*RECORDS:*
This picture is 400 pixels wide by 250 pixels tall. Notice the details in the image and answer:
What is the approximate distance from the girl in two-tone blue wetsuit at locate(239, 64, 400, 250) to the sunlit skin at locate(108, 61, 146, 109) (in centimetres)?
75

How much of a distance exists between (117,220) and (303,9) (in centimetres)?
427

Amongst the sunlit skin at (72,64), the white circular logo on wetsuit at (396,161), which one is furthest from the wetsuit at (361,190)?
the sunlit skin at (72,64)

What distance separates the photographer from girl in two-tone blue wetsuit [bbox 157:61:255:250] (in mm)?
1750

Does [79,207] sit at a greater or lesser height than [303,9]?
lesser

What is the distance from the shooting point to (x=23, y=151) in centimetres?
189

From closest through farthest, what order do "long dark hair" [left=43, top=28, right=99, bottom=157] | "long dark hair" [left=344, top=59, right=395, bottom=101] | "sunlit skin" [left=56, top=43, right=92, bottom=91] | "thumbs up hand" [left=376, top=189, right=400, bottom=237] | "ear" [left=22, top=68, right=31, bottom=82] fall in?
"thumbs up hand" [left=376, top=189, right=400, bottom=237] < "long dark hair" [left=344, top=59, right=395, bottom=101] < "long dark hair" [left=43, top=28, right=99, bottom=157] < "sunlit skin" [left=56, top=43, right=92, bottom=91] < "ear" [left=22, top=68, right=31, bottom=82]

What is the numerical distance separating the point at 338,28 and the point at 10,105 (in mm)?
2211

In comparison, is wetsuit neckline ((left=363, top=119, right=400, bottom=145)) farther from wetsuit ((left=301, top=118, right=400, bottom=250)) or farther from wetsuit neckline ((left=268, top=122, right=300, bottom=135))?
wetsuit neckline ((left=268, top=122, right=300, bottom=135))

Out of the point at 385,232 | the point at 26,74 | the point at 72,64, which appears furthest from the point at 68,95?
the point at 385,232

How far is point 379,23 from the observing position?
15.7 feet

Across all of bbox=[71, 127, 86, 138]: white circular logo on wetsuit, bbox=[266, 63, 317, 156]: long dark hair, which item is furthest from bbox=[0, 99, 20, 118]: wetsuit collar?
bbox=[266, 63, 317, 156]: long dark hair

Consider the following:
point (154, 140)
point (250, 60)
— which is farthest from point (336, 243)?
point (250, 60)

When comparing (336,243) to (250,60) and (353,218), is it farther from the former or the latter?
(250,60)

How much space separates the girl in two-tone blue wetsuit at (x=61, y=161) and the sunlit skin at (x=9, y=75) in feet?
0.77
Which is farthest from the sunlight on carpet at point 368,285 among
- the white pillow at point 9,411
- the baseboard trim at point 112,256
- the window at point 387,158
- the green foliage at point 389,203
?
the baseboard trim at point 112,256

* * *

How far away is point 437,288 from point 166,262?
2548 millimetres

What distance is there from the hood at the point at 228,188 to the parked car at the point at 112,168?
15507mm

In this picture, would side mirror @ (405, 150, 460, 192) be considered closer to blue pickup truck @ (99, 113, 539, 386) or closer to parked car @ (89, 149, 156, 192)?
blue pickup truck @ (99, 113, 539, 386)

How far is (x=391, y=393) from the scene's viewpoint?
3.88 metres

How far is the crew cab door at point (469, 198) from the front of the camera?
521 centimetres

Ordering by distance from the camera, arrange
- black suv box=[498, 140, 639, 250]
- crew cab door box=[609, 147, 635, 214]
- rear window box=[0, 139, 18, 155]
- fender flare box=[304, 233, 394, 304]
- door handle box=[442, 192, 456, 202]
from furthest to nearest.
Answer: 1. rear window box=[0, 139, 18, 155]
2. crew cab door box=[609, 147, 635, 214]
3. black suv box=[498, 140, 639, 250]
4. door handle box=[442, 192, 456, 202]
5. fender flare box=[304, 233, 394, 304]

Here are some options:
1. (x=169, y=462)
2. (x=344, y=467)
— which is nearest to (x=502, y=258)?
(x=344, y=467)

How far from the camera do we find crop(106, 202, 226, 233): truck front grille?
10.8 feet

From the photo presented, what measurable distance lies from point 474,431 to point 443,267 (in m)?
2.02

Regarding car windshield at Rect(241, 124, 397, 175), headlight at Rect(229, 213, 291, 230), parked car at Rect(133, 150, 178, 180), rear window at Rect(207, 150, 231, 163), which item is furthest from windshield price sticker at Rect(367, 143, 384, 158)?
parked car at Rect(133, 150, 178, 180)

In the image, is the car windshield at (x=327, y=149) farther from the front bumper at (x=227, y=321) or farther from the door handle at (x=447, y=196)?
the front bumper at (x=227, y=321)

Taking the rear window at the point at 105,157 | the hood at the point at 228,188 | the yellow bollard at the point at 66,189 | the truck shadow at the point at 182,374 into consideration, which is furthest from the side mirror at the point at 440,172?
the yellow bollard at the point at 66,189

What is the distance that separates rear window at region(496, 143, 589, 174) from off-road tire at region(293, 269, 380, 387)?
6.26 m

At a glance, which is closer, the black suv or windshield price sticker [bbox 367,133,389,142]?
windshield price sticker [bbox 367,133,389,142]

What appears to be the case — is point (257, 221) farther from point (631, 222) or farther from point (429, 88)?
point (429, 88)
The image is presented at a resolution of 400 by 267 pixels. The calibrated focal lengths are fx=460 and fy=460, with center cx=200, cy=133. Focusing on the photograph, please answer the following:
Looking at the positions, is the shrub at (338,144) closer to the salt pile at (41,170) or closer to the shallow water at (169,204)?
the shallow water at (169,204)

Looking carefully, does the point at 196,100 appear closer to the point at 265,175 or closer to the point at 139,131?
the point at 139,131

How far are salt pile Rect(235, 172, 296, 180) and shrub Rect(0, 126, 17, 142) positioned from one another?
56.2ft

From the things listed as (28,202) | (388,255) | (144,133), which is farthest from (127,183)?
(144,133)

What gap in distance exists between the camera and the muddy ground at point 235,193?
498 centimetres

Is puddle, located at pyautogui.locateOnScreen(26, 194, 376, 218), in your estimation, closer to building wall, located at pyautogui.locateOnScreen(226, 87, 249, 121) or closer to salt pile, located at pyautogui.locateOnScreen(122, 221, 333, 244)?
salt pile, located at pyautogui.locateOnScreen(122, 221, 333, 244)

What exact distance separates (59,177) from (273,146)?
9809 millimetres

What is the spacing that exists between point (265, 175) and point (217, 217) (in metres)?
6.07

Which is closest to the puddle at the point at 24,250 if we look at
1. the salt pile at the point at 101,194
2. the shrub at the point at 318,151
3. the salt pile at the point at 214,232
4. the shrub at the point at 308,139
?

---

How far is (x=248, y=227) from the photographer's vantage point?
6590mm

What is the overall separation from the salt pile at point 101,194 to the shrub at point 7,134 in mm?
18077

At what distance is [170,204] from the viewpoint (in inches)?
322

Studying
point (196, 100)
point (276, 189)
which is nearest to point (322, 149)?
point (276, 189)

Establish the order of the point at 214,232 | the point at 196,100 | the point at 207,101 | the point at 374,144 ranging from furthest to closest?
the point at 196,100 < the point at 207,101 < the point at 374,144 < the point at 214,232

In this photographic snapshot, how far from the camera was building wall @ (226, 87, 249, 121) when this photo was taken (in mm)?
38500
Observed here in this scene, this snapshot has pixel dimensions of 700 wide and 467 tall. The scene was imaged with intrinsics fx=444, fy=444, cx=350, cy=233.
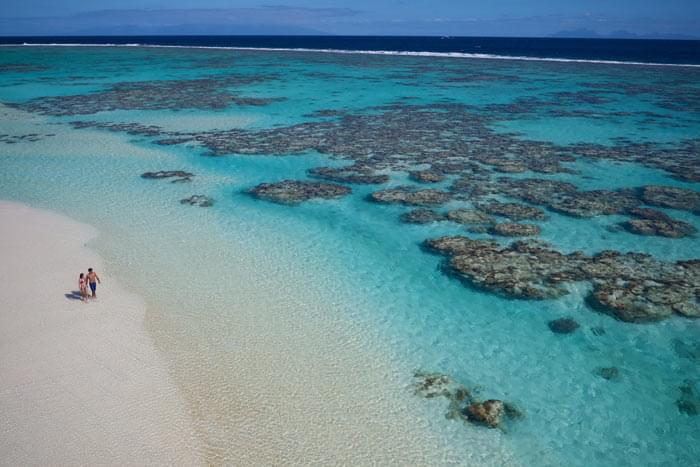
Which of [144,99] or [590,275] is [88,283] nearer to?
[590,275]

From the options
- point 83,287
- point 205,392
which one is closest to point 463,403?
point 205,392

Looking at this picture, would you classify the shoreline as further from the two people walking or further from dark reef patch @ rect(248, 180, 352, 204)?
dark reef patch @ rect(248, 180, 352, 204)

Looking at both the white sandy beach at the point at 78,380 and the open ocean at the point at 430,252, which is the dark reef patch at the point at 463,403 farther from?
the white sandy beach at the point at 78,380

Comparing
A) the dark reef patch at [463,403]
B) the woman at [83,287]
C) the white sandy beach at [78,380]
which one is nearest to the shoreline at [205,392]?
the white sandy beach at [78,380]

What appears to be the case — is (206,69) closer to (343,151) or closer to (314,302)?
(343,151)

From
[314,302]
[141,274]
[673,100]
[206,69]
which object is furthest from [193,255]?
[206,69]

*TASK INSTRUCTIONS:* Locate and copy every line in the records above that contains the string "price", matching case exactly.

*RESPONSE:*
Regarding car windshield at Rect(241, 124, 397, 175), headlight at Rect(229, 213, 291, 230), parked car at Rect(133, 150, 178, 180), rear window at Rect(207, 150, 231, 163), which item is furthest from windshield price sticker at Rect(367, 143, 384, 158)?
At a glance, which is closer, the black suv or windshield price sticker [bbox 367,133,389,142]?
windshield price sticker [bbox 367,133,389,142]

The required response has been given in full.